In an increasingly bitter clash between the two Houses, the Lords voted by 261 to 198 - a majority of 63 - for an "open list" system which would allow electors to vote for named candidates.
The Government has already overturned three previous defeats, insisting on the "closed list" system under which electors can vote only for the party of their choice and not individual candidates.
Tony Blair condemned the defeat as an "affront to democracy", saying: "The Tories claim to be representing the interests of democracy yet can simply wheel out hereditary peers, elected by nobody, to overturn the democratically elected government. Every time they do so they make the case for the reform of the Lords."
The European Parliamentary Elections Bill will go back to the Commons for the fifth time today and ministers will have to decide whether they will stand firm and continue the "parliamentary ping-pong" over the issue.
If no compromise is found until Parliament prorogues tomorrow, ministers are likely to rush through a new Bill during the new session of Parliament which opens later this month.
But Labour backbenchers both in the Commons and the Lords have joined peers in their criticism that closed lists are undemocratic because they would give too much power to the centralised party machine.
Summing up after a tense debate, Lord Williams of Mostyn, the Home Office Minister, warned peers that another government defeat would be a "wholly improper abuse of their power".

- What to do -
• a. Answer these questions from the report on the Lords vote, each on its own line:
(i) By what vote did the Lords back the "open list" system?
(ii) How many previous defeats has the Government already overturned?
(iii) What did Lord Williams of Mostyn say another government defeat would be?
• b. In the report on the Lords vote, retype the passage from "In an increasingly" to "not individual candidates.", keeping every word and punctuation mark unchanged.

- Dataset records -

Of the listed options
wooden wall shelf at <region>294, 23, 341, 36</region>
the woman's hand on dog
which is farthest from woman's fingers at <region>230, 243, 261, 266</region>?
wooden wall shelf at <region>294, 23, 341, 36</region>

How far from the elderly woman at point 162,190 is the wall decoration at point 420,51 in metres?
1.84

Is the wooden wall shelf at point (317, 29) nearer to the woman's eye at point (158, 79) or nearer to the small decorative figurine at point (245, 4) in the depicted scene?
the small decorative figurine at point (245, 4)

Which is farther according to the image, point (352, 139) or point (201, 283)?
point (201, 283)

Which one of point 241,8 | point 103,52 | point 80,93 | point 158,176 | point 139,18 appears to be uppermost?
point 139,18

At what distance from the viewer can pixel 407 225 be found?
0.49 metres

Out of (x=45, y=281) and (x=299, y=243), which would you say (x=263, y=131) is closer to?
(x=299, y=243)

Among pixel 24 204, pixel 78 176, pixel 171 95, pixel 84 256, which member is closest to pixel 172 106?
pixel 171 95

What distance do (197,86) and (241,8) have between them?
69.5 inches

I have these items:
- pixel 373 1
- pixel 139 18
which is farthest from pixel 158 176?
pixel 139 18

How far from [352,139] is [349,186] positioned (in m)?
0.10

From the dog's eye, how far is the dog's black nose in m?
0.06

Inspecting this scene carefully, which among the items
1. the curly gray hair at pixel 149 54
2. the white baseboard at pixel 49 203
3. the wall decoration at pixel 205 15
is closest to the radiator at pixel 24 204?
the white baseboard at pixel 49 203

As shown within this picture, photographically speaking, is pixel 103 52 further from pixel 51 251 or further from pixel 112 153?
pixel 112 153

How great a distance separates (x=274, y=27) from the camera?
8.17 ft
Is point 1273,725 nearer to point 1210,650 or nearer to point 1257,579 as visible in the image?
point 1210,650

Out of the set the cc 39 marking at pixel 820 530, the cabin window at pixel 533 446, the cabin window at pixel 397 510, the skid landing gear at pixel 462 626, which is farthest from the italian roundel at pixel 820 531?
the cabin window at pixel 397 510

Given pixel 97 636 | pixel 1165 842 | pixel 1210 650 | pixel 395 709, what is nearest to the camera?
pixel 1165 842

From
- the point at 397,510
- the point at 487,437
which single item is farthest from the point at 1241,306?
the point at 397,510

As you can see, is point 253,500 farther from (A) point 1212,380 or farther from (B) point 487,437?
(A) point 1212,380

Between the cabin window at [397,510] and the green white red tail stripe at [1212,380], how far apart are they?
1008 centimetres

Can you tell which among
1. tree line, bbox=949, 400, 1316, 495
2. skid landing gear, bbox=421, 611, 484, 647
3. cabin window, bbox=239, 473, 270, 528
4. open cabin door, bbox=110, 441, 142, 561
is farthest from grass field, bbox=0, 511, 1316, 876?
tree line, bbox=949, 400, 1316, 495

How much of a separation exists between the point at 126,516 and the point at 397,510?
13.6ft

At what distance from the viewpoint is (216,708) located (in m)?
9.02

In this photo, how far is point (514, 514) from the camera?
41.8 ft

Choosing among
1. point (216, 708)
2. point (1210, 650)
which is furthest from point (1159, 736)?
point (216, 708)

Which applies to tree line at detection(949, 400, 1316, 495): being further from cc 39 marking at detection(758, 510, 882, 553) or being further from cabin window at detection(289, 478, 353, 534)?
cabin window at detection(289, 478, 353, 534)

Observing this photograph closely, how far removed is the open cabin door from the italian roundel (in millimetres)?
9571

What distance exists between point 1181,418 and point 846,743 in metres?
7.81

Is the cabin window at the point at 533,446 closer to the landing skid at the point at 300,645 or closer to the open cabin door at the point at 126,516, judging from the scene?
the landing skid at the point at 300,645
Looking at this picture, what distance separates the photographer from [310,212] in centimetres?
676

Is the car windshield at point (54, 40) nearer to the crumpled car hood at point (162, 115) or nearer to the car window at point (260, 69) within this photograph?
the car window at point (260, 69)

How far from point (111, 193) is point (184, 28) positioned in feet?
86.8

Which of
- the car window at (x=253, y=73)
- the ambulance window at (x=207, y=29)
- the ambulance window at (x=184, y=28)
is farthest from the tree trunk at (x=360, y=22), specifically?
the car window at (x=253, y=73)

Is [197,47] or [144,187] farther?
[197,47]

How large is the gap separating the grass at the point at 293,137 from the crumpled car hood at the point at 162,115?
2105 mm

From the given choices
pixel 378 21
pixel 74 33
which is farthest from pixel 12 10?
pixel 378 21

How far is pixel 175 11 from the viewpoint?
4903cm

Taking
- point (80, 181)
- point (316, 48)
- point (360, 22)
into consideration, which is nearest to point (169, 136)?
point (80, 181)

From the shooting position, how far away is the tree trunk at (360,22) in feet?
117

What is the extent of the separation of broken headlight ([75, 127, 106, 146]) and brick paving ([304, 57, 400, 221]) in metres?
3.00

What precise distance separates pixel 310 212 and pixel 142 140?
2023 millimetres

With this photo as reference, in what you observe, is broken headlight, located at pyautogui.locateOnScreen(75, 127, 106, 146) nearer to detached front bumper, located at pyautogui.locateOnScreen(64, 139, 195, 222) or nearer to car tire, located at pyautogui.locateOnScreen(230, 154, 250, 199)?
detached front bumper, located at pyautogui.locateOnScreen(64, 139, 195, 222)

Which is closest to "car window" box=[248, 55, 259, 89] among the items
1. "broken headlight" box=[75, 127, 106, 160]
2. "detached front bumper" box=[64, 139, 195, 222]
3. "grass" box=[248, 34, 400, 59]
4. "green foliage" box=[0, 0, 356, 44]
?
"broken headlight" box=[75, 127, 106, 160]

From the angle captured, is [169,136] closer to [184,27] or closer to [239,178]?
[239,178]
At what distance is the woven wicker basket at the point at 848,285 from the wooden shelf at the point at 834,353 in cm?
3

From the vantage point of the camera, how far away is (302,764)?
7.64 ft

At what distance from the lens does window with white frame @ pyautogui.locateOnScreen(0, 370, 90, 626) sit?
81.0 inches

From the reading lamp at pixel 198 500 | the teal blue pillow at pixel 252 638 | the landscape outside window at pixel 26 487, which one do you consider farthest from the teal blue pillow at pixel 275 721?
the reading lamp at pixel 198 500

- Worked answers -
• a.
(i) 261 to 198, a majority of 63.
(ii) Three.
(iii) A "wholly improper abuse of their power."

• b.
In an increasingly bitter clash between the two Houses, the Lords voted by 261 to 198 - a majority of 63 - for an "open list" system which would allow electors to vote for named candidates.
The Government has already overturned three previous defeats, insisting on the "closed list" system under which electors can vote only for the party of their choice and not individual candidates.